■ WHAT TO DO
Find each line in the records below that contains the word "claw" and copy every such line in full.

[Records from a dataset]
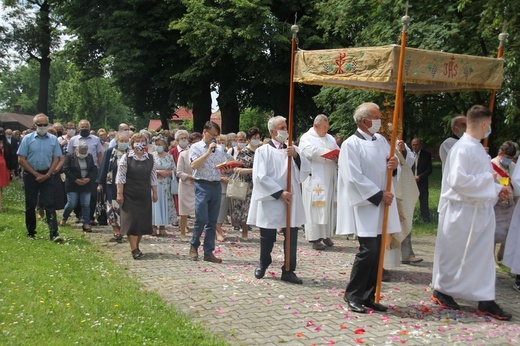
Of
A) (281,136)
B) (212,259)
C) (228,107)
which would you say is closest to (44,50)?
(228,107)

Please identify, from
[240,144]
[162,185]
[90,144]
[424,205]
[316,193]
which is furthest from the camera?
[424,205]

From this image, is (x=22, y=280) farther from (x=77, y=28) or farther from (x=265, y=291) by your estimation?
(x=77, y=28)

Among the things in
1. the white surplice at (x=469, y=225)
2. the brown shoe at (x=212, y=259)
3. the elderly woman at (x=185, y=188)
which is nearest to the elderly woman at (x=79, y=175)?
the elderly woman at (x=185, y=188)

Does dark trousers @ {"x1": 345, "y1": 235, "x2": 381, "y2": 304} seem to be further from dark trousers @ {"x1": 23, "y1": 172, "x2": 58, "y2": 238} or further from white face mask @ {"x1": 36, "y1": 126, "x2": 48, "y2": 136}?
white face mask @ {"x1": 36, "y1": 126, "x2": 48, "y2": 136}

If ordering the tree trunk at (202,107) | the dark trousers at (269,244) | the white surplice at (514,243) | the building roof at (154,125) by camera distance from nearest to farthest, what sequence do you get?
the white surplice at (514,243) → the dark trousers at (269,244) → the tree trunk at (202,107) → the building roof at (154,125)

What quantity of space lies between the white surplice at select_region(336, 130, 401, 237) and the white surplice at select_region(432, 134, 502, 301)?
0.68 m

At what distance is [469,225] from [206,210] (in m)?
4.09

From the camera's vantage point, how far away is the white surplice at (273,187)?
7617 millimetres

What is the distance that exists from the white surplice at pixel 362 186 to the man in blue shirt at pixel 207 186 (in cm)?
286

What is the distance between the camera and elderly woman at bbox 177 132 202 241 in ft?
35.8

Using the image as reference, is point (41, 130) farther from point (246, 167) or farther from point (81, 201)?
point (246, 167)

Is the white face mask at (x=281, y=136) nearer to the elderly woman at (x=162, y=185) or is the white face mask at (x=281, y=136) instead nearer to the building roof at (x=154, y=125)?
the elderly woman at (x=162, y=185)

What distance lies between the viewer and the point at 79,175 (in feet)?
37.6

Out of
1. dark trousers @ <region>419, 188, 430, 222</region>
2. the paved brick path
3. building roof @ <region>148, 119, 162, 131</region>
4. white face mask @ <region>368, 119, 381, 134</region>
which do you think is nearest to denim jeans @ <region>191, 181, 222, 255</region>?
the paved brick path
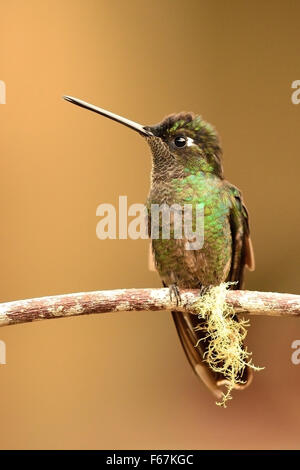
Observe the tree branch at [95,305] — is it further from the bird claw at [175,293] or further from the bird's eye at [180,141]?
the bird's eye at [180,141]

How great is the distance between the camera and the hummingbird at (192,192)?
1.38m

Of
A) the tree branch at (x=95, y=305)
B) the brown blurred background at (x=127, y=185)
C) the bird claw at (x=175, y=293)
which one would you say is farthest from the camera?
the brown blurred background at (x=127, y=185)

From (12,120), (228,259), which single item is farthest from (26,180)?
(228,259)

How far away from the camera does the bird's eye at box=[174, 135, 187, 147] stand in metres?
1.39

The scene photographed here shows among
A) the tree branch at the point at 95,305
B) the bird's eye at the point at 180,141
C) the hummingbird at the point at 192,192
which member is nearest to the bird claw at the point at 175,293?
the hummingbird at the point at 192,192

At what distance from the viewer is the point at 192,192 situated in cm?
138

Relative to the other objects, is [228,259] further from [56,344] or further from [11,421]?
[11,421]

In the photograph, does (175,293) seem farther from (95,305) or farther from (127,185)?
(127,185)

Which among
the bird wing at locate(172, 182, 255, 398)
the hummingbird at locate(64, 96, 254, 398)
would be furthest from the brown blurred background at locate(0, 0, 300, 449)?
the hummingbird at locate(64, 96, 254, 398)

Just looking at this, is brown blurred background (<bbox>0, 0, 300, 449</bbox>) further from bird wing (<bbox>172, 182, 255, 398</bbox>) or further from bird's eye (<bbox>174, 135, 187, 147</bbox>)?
* * *
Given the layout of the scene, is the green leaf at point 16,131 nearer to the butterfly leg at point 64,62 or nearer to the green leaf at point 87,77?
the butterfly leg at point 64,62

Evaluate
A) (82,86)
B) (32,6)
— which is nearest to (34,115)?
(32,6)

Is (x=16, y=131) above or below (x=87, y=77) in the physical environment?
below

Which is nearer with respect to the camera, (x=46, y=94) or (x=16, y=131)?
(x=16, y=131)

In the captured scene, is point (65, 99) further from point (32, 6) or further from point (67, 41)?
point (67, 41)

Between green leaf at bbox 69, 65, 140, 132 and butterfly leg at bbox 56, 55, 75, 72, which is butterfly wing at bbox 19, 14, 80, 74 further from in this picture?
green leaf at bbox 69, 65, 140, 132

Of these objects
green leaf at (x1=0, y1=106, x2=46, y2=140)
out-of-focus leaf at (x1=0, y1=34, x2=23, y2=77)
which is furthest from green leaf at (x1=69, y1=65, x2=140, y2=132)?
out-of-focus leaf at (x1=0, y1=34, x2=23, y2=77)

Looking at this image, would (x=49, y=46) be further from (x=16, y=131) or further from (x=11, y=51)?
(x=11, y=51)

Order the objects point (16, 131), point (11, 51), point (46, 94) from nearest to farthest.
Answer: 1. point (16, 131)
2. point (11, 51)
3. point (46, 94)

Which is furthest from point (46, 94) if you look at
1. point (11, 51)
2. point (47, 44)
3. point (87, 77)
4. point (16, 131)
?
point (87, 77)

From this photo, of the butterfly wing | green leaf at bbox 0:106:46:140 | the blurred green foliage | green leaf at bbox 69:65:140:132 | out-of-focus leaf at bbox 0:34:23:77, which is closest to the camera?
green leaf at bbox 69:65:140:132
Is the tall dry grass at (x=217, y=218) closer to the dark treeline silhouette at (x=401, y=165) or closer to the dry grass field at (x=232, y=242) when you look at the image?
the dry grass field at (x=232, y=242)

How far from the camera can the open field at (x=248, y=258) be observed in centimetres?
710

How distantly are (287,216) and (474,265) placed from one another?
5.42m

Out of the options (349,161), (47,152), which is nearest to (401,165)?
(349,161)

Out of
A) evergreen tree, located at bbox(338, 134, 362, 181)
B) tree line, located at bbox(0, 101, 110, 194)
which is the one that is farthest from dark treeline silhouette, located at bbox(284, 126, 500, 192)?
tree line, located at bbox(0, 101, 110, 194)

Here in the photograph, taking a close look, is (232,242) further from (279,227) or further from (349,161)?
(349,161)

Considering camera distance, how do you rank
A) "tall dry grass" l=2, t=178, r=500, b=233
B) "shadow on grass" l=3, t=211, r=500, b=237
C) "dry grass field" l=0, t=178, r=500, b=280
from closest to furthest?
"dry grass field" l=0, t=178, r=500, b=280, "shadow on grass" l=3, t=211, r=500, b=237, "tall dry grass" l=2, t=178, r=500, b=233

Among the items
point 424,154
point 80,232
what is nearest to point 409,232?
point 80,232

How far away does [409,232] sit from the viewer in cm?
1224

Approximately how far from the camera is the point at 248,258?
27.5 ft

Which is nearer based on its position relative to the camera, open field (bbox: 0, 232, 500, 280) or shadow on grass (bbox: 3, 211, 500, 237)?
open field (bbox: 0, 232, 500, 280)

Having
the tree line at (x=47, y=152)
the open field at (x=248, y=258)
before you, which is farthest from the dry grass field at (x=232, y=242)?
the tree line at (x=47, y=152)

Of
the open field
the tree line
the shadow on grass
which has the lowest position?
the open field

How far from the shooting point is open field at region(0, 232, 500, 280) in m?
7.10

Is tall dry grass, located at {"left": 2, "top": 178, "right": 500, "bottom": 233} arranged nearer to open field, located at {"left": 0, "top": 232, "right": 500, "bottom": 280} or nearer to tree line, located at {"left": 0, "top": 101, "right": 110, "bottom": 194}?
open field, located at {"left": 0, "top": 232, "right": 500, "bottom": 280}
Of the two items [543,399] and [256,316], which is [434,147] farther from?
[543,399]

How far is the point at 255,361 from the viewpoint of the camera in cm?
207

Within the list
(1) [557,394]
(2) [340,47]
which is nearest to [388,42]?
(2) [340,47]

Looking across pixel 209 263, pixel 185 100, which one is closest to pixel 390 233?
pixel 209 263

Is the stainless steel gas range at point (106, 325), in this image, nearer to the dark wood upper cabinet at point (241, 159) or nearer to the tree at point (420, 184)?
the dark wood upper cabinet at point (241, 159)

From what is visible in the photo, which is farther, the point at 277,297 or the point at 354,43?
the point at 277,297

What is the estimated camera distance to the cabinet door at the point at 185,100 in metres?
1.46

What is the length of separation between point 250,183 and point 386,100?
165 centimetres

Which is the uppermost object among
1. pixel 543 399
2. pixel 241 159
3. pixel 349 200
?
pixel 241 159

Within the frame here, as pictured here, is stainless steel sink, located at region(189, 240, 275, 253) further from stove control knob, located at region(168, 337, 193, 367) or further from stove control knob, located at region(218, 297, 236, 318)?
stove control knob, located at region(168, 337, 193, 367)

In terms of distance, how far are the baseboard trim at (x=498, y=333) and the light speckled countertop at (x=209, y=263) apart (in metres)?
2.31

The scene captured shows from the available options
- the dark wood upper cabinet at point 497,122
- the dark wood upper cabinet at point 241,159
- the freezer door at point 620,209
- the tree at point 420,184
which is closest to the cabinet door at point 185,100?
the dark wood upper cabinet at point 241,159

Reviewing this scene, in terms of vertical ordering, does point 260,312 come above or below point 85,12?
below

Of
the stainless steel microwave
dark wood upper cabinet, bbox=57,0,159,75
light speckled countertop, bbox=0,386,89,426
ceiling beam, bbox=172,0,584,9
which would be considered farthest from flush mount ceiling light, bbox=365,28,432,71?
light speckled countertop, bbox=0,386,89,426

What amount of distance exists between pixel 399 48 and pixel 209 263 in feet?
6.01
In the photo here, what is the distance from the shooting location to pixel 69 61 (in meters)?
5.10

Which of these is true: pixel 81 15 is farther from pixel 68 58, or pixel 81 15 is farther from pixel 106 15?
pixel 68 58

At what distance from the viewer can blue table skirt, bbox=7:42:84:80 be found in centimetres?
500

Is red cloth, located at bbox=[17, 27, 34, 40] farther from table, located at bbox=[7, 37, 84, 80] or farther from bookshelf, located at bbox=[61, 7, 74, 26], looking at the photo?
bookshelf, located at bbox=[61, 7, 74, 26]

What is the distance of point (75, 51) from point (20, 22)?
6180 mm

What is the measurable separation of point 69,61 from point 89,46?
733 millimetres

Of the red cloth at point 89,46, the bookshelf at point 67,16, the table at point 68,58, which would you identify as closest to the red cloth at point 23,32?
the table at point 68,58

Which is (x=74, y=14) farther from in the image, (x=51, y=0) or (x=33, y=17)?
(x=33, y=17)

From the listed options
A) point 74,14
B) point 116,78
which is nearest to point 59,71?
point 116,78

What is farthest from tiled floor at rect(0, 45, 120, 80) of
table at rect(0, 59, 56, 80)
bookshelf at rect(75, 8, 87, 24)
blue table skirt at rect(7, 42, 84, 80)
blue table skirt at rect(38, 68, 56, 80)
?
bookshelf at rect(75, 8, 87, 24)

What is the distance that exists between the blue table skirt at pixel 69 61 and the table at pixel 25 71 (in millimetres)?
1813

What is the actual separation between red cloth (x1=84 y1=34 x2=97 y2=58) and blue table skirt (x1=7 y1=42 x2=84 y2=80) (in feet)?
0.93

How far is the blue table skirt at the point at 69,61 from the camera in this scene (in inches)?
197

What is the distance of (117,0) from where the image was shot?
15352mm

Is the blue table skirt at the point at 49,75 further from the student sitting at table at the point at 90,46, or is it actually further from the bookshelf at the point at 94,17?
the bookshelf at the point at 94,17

■ FINISHED TASK
Observe the tree branch at [95,305] — is it further from the bird claw at [175,293] or further from the bird's eye at [180,141]?
C) the bird claw at (x=175, y=293)
which member is nearest to the bird claw at the point at 175,293?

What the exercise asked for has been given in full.